**TEXT PASSAGE**
# "My" Ragamuffin Babies



## TxnKats (Jun 9, 2005)

I'm sorry if this should go into the Breeding section. I wasn't sure, so, since it IS pictures, I'm posting it here. Again, I apologize if these pictures should have gone into the Breeding section!

I thought i would share pictures of the litter of Ragamuffin babies I am raising. My CP is the daddy, and Brownie (who belongs to my friend Kate) is the mommy. Kate is letting me raise the kittens and it's been wonderful. Though I know it's gonna hurt like heck once they leave me!

They are 15 days old today. So here are some pictures (there's lots of them, so I apologize.

Here's the group:

















Now for the boys:

Skywalker - Blue Mink and White, adorable lad that's always on the go, well, as much as his wobbly legs will take him! I can tell he's going to be a lot of fun to play with!

**WRITTEN TASK A**
Extract from the records below every line that contains the string "Output", matching case exactly.

**ENTRIES PROVIDED**
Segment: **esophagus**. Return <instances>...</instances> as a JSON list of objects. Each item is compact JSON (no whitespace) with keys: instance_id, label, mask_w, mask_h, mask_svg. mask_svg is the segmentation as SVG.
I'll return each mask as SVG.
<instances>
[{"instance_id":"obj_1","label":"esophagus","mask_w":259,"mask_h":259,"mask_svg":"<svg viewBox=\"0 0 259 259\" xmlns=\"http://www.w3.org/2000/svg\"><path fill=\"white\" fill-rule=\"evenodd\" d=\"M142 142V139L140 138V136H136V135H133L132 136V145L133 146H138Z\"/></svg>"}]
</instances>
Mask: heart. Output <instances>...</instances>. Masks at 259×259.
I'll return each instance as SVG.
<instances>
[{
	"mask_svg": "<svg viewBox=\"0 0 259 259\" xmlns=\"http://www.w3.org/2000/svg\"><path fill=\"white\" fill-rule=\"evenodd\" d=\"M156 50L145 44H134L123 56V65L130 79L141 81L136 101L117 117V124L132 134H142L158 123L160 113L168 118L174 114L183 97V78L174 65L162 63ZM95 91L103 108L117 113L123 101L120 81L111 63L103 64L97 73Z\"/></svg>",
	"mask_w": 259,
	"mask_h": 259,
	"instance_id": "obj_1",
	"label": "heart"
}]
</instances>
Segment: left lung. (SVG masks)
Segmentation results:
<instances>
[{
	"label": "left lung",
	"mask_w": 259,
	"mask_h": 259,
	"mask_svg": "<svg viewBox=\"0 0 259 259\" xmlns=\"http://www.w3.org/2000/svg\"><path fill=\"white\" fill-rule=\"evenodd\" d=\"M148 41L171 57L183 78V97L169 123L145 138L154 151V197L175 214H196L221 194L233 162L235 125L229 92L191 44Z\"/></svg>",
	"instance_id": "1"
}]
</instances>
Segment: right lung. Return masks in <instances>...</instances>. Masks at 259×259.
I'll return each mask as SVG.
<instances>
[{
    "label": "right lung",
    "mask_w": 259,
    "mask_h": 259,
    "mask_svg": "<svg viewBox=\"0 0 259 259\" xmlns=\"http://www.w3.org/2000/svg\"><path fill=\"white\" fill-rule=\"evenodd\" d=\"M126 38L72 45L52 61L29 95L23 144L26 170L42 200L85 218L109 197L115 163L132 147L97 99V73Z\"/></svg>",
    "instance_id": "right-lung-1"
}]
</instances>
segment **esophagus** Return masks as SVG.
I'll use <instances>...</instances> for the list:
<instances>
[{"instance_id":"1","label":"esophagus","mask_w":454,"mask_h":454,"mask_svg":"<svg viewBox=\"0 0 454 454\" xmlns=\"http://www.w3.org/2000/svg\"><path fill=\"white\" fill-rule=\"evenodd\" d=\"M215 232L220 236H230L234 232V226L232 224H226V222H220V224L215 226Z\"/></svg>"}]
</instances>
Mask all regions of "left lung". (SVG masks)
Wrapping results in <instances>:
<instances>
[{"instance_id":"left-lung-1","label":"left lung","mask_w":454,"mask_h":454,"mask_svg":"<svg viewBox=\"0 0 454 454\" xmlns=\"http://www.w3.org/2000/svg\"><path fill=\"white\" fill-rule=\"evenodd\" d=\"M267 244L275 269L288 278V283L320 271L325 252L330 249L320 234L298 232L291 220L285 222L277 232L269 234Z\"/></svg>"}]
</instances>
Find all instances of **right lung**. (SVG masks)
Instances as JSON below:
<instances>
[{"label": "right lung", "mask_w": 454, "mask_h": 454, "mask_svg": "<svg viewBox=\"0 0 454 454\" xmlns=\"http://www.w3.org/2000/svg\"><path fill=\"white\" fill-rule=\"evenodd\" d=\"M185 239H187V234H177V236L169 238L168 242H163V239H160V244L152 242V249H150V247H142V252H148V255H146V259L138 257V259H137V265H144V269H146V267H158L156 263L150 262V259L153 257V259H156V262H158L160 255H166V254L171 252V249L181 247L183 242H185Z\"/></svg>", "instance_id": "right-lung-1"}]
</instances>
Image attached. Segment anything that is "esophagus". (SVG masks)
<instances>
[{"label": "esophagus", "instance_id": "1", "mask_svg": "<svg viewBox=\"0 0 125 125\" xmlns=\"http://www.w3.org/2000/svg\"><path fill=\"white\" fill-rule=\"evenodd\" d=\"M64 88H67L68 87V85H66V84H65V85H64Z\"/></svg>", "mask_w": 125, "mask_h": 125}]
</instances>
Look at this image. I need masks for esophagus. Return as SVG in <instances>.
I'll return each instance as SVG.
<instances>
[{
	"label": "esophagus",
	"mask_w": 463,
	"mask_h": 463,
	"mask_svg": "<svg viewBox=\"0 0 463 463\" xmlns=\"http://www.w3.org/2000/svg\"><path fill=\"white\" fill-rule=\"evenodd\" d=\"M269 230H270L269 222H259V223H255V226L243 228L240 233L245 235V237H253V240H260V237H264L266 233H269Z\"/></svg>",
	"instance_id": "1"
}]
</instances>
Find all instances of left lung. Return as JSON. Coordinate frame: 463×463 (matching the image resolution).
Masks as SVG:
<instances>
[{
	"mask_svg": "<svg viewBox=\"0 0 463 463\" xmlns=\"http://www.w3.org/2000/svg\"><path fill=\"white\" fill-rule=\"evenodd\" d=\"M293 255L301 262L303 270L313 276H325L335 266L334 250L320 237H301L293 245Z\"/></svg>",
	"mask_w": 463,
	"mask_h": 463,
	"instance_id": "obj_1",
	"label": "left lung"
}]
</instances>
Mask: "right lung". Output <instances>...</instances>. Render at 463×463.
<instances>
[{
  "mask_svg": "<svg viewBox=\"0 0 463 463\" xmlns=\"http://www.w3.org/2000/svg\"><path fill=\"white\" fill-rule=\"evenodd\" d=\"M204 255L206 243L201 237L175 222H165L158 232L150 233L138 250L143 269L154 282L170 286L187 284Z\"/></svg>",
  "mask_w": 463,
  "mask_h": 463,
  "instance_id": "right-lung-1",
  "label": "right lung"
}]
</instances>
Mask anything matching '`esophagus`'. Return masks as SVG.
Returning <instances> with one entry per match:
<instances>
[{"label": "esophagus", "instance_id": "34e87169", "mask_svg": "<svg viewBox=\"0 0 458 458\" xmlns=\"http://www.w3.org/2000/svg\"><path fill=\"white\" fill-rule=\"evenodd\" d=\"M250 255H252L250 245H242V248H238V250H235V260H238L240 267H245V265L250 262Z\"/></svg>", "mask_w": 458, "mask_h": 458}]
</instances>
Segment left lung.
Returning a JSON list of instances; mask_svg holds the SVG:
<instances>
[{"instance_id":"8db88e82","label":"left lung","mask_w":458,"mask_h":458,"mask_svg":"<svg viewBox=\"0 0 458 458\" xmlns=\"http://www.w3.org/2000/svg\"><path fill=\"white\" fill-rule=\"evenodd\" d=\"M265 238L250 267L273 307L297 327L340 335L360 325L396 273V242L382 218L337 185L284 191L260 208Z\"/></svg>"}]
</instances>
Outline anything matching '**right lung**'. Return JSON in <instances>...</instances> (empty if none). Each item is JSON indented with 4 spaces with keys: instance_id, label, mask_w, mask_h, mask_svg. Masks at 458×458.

**WRITTEN TASK B**
Print the portion of the Ragamuffin kitten thread between "I'm sorry if" and "so I apologize.", inclusive, word for word.

**SOLUTION A**
Mask: heart. Output <instances>...</instances>. Masks at 259×259.
Mask: "right lung". Output <instances>...</instances>. Render at 463×463.

**SOLUTION B**
I'm sorry if this should go into the Breeding section. I wasn't sure, so, since it IS pictures, I'm posting it here. Again, I apologize if these pictures should have gone into the Breeding section!

I thought i would share pictures of the litter of Ragamuffin babies I am raising. My CP is the daddy, and Brownie (who belongs to my friend Kate) is the mommy. Kate is letting me raise the kittens and it's been wonderful. Though I know it's gonna hurt like heck once they leave me!

They are 15 days old today. So here are some pictures (there's lots of them, so I apologize.